En cas de vente d'un lot, qui doit verser ces provisions ? Depuis le 1er septembre 2004, cette question est réglée par le nouvel article 6-2-1o du décret du 17 mars 1967. Il mentionne le "vendeur", ce qui, selon plusieurs juristes consultés, vise le copropriétaire vendeur jusqu'à ce que le syndic ait été informé de la signature de l'acte de vente par le notaire qui en est chargé. Exemple : un copropriétaire a mis son appartement en vente en décembre ; l'acte est signé le 28 mars et notifié le 2 avril au syndic. Le vendeur devra verser les provisions exigibles le 1er janvier et le 1er avril. En revanche, si l'acte est notifié au syndic le 30 mars, la provision du 1er avril incombera à l'acheteur. Attention : le syndic n'a pas à tenir compte d'éventuels arrangements entre acheteur et vendeur dérogeant à cette règle (art. 6-3 du décret). Ceux-ci peuvent néanmoins convenir d'un partage différent (voir p. 23 de notre Guide du copropriétaire de septembre 2004 un exemple de répartition prorata temporis des provisions). Mais le vendeur versera alors au syndic ce qu'il doit légalement, puis se fera rembourser par l'acheteur, selon leurs accords.

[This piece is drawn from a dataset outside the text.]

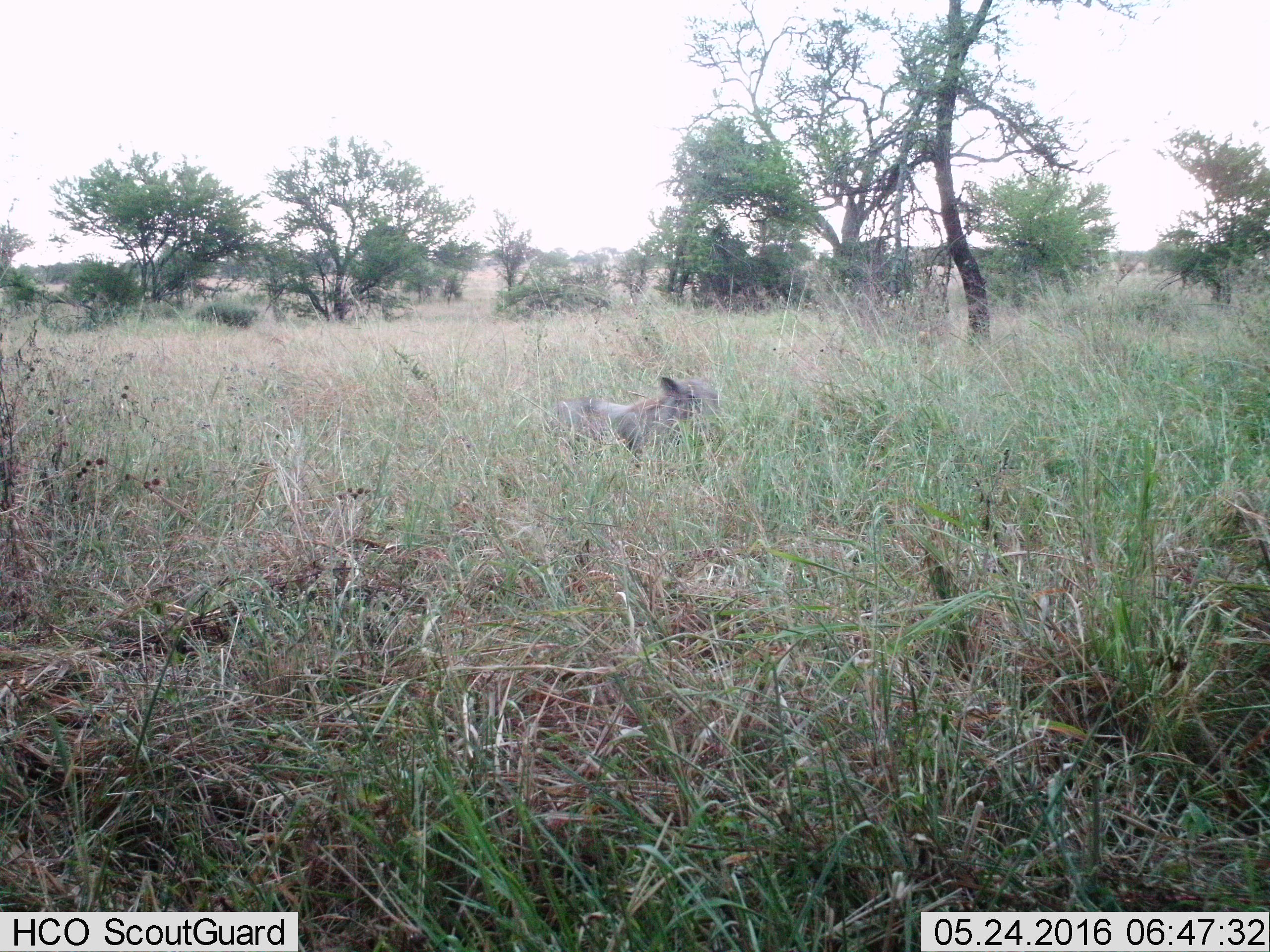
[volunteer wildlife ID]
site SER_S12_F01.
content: unidentified animal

Le syndic n'a plus à les répartir prorata temporis.

L'usage voulant que le syndic fasse lui-même le partage devient ainsi caduc, les indications de notre Guide étant à rectifier sur ce point. Vendeur et acheteur ont donc intérêt à régler précisément cette question dans l'avant-contrat de vente (promesse ou compromis) et l'acte de vente. Il leur faudra aussi trancher le sort d'un éventuel trop-perçu si, par la suite, le montant réel des charges se révèle inférieur aux provisions versées. Selon l'article 6-2-3o du décret, le syndic doit, en effet, restituer ce trop-perçu au seul copropriétaire en titre à ce moment, c'est-à-dire à l'acheteur. Précisons enfin que des règles distinctes s'appliquent aux dépenses hors budget prévisionnel, comme celles engagées pour de gros travaux (art. 6-2 2o du décret, Guide du copropriétaire, p. 24).